Notice how the market behaved at the .382 level (30.80 area). Initially the market spiked through, then fell back to that level (late October). We cannot expect a chart to retrace at every Fib level. We can expect some support/resistance as buyers/sellers enter the market at these levels, but we can't always predict whether the market will actually turn at any particular level. Fibonacci techniques are used to alert you to a possible trade, if that price level does cause support or resistance. These techniques are not used as a trigger for entry.

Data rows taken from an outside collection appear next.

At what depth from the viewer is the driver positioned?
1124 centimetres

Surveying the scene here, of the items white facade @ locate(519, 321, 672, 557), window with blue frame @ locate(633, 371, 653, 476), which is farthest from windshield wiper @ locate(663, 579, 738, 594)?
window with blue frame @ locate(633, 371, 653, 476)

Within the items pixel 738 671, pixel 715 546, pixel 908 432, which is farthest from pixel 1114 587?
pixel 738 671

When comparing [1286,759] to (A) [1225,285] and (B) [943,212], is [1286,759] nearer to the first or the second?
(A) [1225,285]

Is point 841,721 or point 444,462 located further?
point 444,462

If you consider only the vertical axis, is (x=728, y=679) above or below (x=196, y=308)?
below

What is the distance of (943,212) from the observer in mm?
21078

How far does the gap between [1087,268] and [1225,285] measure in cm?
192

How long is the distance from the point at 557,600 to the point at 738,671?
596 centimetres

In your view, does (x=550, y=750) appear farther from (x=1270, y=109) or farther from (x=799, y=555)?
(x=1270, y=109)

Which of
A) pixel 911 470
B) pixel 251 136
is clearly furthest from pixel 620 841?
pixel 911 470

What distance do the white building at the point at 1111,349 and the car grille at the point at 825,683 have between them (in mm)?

Other indicators are used in conjunction with Fibonacci studies to provide higher-probability entries..
 (Click to see chart.)
As mentioned before, there are several Fib levels, .236, 50, .382, .618, .764, 1.382, 1.618, 2.618, 4.236, and 1.00 .. So there are several places to look for a market turn. They can be calculated in advance, but trading blindly at a fib level can be dangerous, because you never know for certain (in advance) whether the market will turn at any particular Fib level. I use other indicators to help overcome that problem, click here to learn how to determine which Fib ratio is likely to be strong enough to turn the market.
Important notes from this lesson:
1) There are several Fib levels.
2) It takes some skill to determine which Fib level is likely to cause the market to turn.
3) There are some techniques to help you determine where a market is more likely to turn.
4) Do not blindly anticipate a market turn at a Fib level.